> EXERCISE AIM: Copy verbatim everything in the listing below from the line containing "Of the group" down to the end of the listing, including both the first and last lines.

> DATA IN THIS EXERCISE:
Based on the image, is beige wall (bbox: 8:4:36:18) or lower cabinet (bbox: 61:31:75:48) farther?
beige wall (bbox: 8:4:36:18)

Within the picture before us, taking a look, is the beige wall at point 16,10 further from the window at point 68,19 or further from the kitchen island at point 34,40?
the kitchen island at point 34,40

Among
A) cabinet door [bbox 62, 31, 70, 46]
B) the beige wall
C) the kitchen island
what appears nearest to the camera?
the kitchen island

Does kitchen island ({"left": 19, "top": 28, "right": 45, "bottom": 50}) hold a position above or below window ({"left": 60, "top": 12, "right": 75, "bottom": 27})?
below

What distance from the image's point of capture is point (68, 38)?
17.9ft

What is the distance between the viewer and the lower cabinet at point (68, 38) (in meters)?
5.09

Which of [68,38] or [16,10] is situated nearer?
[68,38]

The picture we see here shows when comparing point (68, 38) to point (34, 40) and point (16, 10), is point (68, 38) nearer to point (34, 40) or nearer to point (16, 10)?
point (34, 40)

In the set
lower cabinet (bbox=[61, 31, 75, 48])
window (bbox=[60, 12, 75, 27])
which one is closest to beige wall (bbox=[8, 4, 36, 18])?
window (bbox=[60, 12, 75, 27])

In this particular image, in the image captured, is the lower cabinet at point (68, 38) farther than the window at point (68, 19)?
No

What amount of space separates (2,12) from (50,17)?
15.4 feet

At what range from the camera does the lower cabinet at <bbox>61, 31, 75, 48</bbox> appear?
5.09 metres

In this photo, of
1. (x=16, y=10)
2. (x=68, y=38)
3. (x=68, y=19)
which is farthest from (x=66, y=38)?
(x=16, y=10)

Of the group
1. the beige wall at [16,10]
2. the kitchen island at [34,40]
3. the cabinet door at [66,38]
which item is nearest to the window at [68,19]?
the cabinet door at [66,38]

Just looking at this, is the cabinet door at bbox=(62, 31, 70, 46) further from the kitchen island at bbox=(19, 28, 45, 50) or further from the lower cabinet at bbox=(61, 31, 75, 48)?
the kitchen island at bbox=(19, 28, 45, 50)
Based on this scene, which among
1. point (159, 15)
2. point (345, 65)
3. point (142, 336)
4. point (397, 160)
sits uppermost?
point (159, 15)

> REPLY TO THE TASK:
Of the group
1. the beige wall at [16,10]
2. the kitchen island at [34,40]
3. the cabinet door at [66,38]
which item is nearest to the window at [68,19]?
the cabinet door at [66,38]

Just looking at this, is the cabinet door at bbox=(62, 31, 70, 46) further from the kitchen island at bbox=(19, 28, 45, 50) or further from the lower cabinet at bbox=(61, 31, 75, 48)?
the kitchen island at bbox=(19, 28, 45, 50)
Based on this scene, which among
1. point (159, 15)
2. point (345, 65)
3. point (142, 336)
4. point (397, 160)
sits uppermost?
point (159, 15)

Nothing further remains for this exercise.